PRD warns on negative gearing changes as the 2019 election looms…
PRD’s Chairman and Managing Director, Tony Brasier, has spoken out in support of the severe impact the proposed changes to negative gearing and capital gains tax (CGT) will have on the property investment market.
As a leader in the industry for over 40 years, Mr Brasier has a wealth of expertise in both the Australian and Global property sector and well remembers the last time a Labor Government abolished negative gearing, resulting in fewer investors and significantly higher rents.
Depending on who wins the May 2019 federal election, property investors could be facing major changes in policies.
Housing affordability and taxation arrangements for housing are going to be key issues in the upcoming Federal election campaign, and PRD has joined forces with The Real Estate Institute of Australia (REIA) and other industry advocates to ensure that the debate is steered towards the best interest of property clients and not merely a way of gaining votes.
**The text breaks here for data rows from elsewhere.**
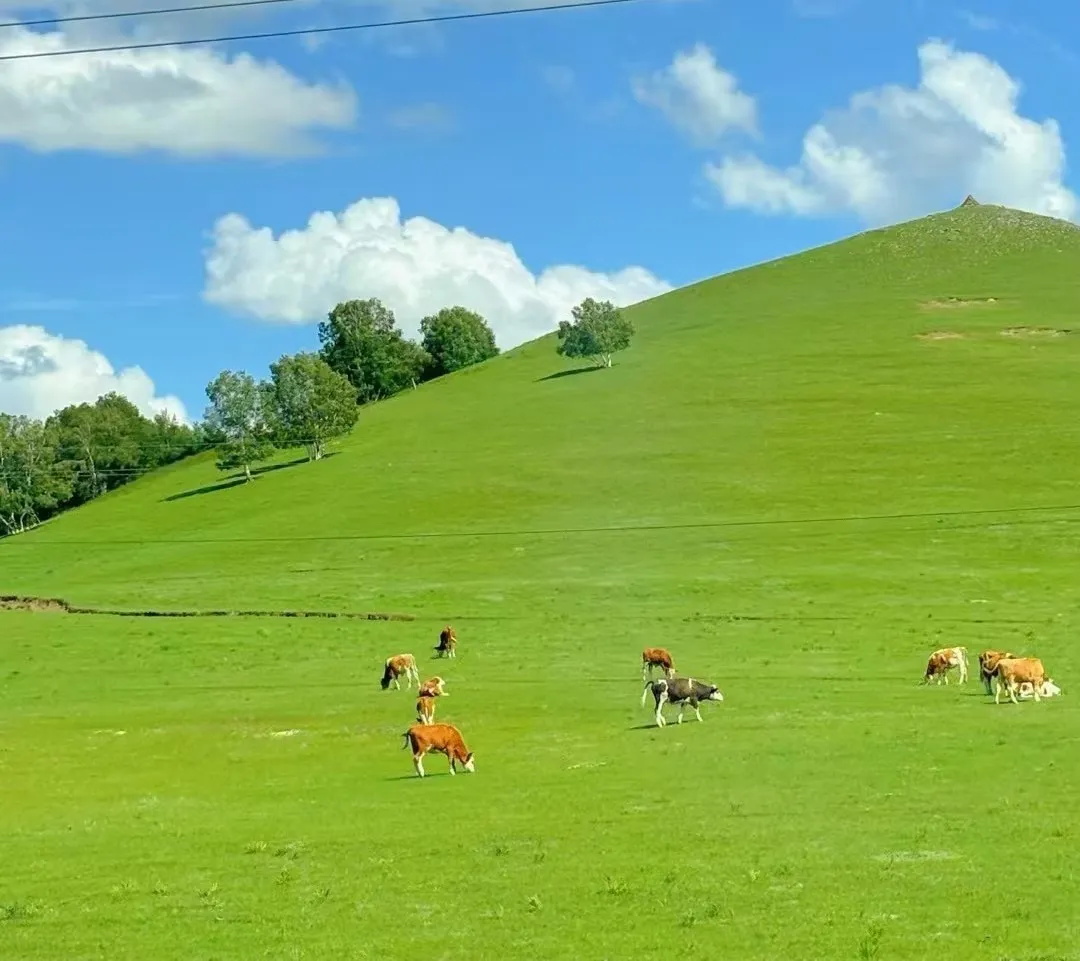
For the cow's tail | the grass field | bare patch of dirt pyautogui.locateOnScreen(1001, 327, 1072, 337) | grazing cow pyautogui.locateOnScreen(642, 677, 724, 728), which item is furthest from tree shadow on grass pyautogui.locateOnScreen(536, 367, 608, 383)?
grazing cow pyautogui.locateOnScreen(642, 677, 724, 728)

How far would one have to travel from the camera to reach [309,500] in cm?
10100

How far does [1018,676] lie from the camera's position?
35.1m

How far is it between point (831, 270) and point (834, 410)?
2465 inches

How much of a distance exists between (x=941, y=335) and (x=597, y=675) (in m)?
93.9

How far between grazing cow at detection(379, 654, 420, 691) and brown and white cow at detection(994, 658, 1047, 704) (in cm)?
1811

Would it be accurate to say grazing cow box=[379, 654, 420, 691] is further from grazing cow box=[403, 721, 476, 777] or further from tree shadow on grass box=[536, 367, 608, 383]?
tree shadow on grass box=[536, 367, 608, 383]

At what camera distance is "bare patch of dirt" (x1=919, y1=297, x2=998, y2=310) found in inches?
5600

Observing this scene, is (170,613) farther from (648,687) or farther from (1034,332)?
(1034,332)

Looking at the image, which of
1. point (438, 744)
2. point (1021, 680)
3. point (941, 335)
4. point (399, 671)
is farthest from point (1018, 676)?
point (941, 335)

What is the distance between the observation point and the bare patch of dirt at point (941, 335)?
129 metres

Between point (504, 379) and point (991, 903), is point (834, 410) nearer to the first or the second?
point (504, 379)

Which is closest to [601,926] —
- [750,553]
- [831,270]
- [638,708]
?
[638,708]

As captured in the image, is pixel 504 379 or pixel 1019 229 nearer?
pixel 504 379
The first thing to note is that negative gearing is not a special concession for property. It is a legitimate deduction of expenses when earning income from investments. The ability of investors to gear and use debt is a crucial part of investing and fostering economic growth. The ability to deduct the cost of debt and losses against income is necessary to ensure that investments are not over taxed.
The current tax arrangements, in treating property no differently to other forms of investment, provides an incentive for private investment which increases supply for our growing population, keeps rents affordable and eases the burden on social housing. Further serving and advancing the public interest under the current taxation arrangements.
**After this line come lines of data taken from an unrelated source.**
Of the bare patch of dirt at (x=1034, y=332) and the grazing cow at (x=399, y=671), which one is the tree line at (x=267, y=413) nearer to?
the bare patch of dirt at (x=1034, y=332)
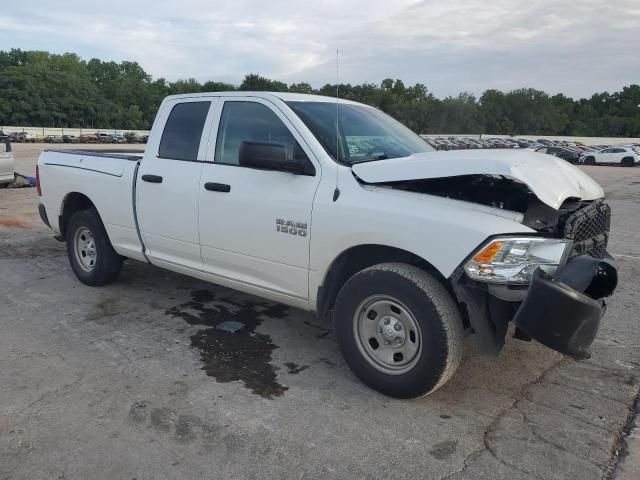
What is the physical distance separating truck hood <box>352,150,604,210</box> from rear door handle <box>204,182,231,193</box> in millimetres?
1111

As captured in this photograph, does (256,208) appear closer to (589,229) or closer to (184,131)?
(184,131)

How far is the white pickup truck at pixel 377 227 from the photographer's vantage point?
3.13m

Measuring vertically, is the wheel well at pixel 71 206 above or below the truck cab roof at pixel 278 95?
below

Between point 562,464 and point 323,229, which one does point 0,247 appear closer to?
point 323,229

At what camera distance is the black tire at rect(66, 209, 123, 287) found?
568 cm

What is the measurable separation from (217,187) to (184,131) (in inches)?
33.0

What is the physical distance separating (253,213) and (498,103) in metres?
108

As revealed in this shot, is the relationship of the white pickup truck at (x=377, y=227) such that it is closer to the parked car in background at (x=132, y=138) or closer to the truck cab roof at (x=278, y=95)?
the truck cab roof at (x=278, y=95)

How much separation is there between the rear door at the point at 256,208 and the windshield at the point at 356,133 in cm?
18

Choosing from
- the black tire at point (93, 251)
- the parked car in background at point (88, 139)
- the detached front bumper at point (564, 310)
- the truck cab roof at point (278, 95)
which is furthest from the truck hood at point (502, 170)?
the parked car in background at point (88, 139)

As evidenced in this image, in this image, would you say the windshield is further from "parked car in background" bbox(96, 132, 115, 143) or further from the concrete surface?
"parked car in background" bbox(96, 132, 115, 143)

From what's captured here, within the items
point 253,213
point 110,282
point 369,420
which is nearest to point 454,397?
point 369,420

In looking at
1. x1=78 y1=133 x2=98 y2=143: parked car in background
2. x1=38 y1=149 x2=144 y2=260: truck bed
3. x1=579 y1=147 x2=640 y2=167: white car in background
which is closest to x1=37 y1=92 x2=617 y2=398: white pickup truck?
x1=38 y1=149 x2=144 y2=260: truck bed

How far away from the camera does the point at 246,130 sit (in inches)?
174
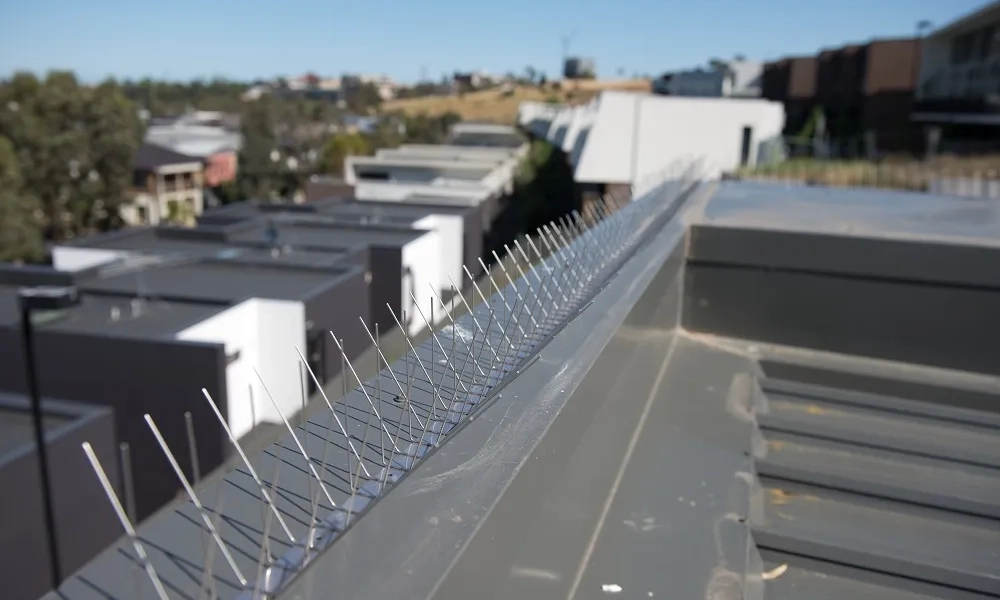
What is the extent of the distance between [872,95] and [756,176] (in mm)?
22740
The REIA announced that there is ample research that shows that negative gearing and the CGT discount is not driving excessive, unproductive and speculative investment in housing, but instead, it’s adding to housing supply, with currently $7 billion a year invested in new dwellings.
If there is a negative change in Government policy of restricting negative gearing, there will be many losers. Mum and Dad investors wanting to purchase an existing investment property to supplement their retirement savings will no longer be able to claim a modest taxation deduction. Among investors currently claiming negative gearing deductions are 75,000 nurses and teachers – not the type of taxpayers who should be penalised.
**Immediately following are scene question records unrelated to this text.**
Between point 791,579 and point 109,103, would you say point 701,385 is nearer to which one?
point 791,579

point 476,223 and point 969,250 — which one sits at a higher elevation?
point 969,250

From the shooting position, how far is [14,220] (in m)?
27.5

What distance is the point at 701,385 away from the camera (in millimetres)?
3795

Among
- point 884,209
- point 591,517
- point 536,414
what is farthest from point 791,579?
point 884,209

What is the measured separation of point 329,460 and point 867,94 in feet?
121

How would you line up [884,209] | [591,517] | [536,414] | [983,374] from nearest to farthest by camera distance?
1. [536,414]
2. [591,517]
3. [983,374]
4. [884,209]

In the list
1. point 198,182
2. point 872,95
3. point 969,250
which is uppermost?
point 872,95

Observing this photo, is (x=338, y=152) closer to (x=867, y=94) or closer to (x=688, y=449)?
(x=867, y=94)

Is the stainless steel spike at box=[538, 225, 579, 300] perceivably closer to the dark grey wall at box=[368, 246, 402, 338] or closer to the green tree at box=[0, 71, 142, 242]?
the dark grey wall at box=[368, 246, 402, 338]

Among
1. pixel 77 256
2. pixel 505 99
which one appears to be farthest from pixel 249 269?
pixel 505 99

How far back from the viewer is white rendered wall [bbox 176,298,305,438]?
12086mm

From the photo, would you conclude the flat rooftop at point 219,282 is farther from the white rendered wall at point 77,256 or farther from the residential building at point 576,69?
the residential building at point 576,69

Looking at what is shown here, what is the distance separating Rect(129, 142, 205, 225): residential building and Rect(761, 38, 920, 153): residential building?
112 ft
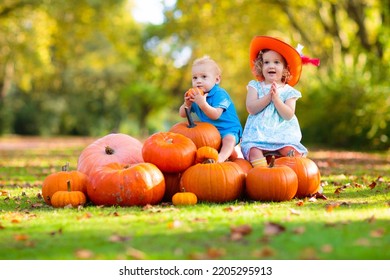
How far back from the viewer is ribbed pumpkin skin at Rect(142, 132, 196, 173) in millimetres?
6293

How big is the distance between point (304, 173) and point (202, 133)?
3.91 ft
The three pillars of funding retirement are self-funded superannuation, the aged pension and savings. The fourth pillar should be home ownership combined with property investment, and Government should be providing incentives to encourage investment rather than restrict negative gearing and double capital gains tax. Voters need to be fully aware of these proposed changes and know the impact on their financial future to ensure they make their vote count on May 18th.